En ce sens, on retrouve une multitude d’adjectifs, parfois même sur un
seul nom : la lune est “splendide”, “ronde”, “luit”. On retrouve plus de 35
adjectifs et la plupart sont mélioratifs : “triomphales”, “sacrés”,
“innombrable”, “vermeil”, “hiératique”… De plus, le poète y énumère des
vêtements et des coiffes égyptiennes : pscent, schenti, l’uraeus…
D’ailleurs, l’uraeus d’or prend presque vie dans le poème. En effet, on
retrouve une allitération en s pour mimer le serpent. On imagine le
serpent d’or, monter, se glisser sur eux pour prendre place sur leurs
têtes. Cela se ressent avec le verbe “s’enroule”, il est le seul à le faire et
ce n’est pas quelqu’un d’autre qui le place sur les têtes. L’apparition
hiératique des rois est signe d’un certain fantasme, d’une imagination
volontairement spectaculaire : Anubis apparaît dans le dernier tercet,
seul, au milieu du désert et entouré de lumière. Dans ce tercet, le
rythme est très rapide et l’apparition a lieu comme un choc. On retrouve
cela avec le réveil des sphinx. En effet, leur réveil est rapide “d’un seul
coup”, “en sursaut” et entouré de lumière “éblouis”. On imagine un halo
autour de ces créatures adorées des égyptiens. Heredia insiste
également sur la grandeur des pyramides, avec la métaphore des
aiguilles de pierre. Ces pyramides ont un “élan”. Les sphinx ne les
regardent pas simplement, il les “poursuivent”, et le regard est qualifié
de “long”. Tous ces éléments connotent le mouvement, alors qu’il n’y a
rien de plus immobile qu’une pyramide : il faudrait donc suivre des yeux
les pyramides pour les voir, tant elles sont grande. C’est une sorte
d’hyperbole. Ces pyramides sont mise en valeur plus loin dans le
second sonnet. En effet, pour insister sur les inscriptions gravées sur
elles, Heredia utilise un verbe particulier : broder. Or, la broderie est un
art de décoration des tissus, c’est donc méticuleux. Les pyramides sont
donc comparées à un tissu fin sur lequel on ajoute des motifs, pourtant il
s’agit là d’énormes blocs de pierres sur lesquels on a gravé des
hiéroglyphes. Néanmoins, la fin du triptyque interroge. En effet, après
avoir usé de différentes figures et différentes manières pour mettre en
valeur, montrer et faire vivre l’ancienne egypte dans ces rituels et dans
sa conception, le poète semble tout anéantir à néant.
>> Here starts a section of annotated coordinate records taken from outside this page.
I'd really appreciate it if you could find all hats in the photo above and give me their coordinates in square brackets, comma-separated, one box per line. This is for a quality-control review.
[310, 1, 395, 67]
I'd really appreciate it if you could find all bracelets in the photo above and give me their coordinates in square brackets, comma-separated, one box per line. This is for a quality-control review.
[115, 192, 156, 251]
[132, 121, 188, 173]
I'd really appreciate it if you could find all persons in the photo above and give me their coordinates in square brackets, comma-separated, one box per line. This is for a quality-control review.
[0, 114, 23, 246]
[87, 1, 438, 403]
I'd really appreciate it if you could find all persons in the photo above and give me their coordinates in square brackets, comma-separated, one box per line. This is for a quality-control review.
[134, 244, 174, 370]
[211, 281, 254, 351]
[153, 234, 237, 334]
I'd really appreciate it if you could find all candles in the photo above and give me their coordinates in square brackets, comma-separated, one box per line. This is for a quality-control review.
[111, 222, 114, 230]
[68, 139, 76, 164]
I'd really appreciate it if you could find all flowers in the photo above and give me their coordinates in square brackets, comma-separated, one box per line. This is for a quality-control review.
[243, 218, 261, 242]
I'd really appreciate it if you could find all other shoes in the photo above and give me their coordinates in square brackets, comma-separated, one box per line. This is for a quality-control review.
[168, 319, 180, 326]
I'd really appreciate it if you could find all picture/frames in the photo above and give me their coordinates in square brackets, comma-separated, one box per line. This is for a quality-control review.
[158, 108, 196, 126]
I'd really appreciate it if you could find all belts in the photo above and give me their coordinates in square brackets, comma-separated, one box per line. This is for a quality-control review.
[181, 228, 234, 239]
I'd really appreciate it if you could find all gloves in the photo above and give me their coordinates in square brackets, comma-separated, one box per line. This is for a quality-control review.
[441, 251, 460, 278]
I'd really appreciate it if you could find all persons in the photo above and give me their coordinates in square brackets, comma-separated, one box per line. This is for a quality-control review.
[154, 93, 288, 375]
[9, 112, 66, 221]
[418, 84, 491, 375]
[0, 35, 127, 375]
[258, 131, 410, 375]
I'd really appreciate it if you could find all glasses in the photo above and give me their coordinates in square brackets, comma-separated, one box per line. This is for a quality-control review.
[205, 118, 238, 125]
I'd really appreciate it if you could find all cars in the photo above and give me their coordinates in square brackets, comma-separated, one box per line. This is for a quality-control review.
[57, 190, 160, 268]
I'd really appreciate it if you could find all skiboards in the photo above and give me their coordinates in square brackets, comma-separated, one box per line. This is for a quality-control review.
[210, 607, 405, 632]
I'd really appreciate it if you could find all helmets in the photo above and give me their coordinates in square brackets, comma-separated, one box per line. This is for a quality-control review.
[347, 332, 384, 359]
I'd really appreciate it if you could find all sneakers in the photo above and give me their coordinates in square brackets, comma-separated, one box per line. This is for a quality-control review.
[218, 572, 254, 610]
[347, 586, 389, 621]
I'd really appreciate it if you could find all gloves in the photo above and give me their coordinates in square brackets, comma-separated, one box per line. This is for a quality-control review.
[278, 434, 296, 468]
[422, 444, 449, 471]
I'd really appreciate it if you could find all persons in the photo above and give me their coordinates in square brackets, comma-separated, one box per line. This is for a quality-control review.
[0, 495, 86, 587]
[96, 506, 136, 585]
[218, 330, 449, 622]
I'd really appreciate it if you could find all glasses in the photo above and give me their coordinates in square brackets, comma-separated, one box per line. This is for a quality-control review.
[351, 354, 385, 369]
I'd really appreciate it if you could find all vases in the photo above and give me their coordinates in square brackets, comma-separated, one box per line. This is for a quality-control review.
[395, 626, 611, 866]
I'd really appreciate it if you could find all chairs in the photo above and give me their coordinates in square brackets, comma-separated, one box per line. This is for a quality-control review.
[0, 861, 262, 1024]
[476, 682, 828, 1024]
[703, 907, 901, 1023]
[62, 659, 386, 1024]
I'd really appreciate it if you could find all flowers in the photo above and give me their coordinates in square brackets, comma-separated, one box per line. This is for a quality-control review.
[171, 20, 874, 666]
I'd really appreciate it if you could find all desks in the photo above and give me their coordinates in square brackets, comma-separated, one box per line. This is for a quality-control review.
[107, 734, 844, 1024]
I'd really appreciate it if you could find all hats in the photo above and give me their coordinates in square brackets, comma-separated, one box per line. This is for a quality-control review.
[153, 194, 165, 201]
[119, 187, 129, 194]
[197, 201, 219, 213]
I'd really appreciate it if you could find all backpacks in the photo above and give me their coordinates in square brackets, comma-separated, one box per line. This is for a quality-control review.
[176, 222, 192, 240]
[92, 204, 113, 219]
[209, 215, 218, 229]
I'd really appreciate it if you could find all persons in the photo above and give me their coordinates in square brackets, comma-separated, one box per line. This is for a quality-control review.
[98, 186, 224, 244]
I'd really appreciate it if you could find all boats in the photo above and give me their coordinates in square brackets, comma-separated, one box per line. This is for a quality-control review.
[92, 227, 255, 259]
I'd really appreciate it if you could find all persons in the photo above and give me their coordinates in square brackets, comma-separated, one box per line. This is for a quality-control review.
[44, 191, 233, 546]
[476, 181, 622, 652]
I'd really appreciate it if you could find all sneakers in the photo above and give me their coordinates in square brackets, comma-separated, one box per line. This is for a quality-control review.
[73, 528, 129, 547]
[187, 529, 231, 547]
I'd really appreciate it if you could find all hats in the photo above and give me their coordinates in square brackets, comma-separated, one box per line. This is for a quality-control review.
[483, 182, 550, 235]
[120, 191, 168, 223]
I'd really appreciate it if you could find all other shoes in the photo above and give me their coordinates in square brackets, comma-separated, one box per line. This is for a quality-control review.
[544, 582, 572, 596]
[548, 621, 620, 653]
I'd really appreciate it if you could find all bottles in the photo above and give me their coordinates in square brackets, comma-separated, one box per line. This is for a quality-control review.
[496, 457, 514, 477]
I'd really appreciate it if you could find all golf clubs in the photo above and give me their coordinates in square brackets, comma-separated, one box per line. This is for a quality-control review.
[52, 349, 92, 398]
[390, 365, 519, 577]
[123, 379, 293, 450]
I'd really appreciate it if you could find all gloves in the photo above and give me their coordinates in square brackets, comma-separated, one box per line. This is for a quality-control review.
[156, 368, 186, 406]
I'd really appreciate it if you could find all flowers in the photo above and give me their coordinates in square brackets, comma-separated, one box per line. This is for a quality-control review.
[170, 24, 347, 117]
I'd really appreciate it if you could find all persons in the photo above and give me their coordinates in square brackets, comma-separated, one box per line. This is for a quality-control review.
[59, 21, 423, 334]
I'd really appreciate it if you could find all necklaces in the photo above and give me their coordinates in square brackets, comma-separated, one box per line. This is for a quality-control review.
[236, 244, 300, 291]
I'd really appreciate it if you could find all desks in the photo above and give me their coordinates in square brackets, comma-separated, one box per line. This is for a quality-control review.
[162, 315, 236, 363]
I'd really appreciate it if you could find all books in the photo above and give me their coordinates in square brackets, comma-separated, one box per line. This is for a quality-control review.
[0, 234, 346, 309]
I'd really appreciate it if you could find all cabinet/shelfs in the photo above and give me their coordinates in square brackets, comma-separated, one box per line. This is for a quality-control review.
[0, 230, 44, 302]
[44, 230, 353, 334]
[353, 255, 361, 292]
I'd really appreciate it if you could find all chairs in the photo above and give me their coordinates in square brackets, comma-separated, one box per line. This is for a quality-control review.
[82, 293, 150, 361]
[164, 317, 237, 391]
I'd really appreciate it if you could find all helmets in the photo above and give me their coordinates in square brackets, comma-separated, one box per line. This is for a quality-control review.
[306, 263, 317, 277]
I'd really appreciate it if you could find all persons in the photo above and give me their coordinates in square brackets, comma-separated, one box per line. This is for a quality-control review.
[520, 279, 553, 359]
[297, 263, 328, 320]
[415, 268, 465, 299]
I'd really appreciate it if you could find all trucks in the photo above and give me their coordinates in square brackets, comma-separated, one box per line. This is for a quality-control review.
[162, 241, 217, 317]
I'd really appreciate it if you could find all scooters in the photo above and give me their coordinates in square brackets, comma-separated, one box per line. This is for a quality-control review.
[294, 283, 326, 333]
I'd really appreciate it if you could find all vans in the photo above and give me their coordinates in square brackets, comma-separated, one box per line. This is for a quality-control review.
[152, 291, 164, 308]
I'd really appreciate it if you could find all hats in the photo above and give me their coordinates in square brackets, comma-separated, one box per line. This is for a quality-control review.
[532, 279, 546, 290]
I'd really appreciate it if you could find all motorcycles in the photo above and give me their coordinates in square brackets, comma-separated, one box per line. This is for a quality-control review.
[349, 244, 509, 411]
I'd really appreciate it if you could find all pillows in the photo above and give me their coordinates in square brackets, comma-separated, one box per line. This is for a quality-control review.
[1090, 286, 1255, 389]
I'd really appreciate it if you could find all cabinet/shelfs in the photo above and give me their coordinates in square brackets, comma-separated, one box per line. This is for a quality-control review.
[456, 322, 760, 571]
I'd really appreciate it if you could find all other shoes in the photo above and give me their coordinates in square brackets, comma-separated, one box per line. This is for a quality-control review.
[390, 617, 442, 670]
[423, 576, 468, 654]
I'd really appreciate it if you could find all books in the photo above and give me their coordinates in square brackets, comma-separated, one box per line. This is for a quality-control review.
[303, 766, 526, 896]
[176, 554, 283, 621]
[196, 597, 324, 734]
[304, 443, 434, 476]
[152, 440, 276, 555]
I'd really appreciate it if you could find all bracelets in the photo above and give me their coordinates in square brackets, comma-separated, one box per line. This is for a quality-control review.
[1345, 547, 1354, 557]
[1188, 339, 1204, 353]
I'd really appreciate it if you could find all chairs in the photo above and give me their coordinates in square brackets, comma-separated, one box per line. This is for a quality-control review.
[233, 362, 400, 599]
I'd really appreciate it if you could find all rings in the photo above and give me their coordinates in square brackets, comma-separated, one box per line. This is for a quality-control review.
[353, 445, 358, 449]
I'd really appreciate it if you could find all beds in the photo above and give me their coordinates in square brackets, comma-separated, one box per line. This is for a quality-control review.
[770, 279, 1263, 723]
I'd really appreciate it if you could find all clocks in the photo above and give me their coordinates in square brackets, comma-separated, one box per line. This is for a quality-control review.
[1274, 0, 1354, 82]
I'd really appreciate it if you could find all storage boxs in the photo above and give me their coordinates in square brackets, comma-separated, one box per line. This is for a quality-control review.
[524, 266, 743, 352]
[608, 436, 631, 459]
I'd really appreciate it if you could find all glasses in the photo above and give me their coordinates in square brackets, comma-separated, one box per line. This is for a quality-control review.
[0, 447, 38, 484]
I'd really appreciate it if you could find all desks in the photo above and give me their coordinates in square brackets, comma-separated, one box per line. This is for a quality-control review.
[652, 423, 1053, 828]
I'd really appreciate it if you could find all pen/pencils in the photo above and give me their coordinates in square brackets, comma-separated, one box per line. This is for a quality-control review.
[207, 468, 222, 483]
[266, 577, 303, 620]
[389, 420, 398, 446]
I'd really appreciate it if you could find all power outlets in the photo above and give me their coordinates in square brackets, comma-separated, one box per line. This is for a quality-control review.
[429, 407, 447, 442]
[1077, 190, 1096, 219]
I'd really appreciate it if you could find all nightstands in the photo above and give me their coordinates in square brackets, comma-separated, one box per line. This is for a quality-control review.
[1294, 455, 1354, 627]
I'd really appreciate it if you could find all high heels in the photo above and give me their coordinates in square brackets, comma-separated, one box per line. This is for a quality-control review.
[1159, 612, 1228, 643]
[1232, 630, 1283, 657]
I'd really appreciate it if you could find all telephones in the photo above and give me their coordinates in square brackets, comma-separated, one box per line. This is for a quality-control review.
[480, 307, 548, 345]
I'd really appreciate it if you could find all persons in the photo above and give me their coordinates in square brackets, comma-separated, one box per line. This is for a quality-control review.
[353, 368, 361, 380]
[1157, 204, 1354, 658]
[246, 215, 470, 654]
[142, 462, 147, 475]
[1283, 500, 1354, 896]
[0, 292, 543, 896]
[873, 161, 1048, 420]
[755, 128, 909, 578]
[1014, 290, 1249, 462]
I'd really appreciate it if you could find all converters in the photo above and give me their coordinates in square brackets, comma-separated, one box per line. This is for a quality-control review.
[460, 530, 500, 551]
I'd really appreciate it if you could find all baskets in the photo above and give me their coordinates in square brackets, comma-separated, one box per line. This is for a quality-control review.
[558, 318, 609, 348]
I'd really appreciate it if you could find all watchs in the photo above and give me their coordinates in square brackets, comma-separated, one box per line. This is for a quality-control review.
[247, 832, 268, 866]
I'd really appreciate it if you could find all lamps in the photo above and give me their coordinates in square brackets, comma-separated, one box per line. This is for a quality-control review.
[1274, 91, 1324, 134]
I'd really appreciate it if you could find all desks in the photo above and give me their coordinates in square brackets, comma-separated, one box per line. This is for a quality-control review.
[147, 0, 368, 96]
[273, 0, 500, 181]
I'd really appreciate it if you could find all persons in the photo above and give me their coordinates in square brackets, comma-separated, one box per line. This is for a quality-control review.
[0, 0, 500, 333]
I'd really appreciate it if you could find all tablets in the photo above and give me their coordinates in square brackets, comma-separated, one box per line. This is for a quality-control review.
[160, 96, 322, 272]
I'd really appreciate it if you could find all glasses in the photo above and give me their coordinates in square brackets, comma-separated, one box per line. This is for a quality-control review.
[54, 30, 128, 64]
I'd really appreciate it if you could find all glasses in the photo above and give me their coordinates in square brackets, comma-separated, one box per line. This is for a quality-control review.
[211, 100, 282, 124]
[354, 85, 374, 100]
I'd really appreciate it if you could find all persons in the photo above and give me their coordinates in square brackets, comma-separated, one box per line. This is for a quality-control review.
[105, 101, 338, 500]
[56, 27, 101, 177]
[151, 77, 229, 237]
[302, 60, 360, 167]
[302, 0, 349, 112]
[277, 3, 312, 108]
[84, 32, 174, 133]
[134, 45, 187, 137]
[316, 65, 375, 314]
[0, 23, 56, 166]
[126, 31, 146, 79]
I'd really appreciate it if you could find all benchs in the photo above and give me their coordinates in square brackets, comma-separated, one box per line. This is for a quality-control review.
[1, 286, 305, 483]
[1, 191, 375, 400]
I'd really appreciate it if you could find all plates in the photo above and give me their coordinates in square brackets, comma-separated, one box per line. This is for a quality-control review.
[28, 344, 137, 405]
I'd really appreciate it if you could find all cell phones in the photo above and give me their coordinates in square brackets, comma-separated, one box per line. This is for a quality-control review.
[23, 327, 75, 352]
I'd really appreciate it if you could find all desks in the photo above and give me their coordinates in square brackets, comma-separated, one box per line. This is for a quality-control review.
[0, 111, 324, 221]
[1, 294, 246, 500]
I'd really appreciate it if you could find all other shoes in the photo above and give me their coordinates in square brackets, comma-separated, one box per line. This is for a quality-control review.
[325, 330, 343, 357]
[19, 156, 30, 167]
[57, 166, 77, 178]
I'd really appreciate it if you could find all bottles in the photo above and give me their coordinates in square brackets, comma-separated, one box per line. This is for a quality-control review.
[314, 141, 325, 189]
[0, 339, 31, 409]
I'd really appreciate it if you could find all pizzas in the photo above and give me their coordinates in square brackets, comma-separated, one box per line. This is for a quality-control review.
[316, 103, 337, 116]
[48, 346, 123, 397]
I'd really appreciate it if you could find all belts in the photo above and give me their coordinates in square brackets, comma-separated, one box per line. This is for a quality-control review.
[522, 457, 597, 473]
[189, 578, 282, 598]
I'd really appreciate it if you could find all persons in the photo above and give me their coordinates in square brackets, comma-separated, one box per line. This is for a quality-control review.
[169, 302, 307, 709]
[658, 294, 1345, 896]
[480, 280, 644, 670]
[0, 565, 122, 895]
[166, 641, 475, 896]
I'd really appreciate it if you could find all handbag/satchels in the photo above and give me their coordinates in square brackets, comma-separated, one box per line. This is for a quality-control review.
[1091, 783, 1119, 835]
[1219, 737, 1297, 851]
Le dernier tercet
du poème affirme que malgré tout cela, leur réveil est vain : l’acte
extraordinaire de la résurrection s’est produit, et pourtant tout est
toujours ruiné. La lune qui rendait la scène si mystique met maintenant
en lumière des temples en ruines, et au lieu d’éclairer, produit des
ombres sur les anciens temples. Heredia fait, comme dans d’autres de
ces poèmes du recueil, une sorte de critique et une mise à distance de
l’humanité. L’homme, même le plus prestigieux, le plus riche, même s’il
parvient à revenir à la vie : ce sera vain.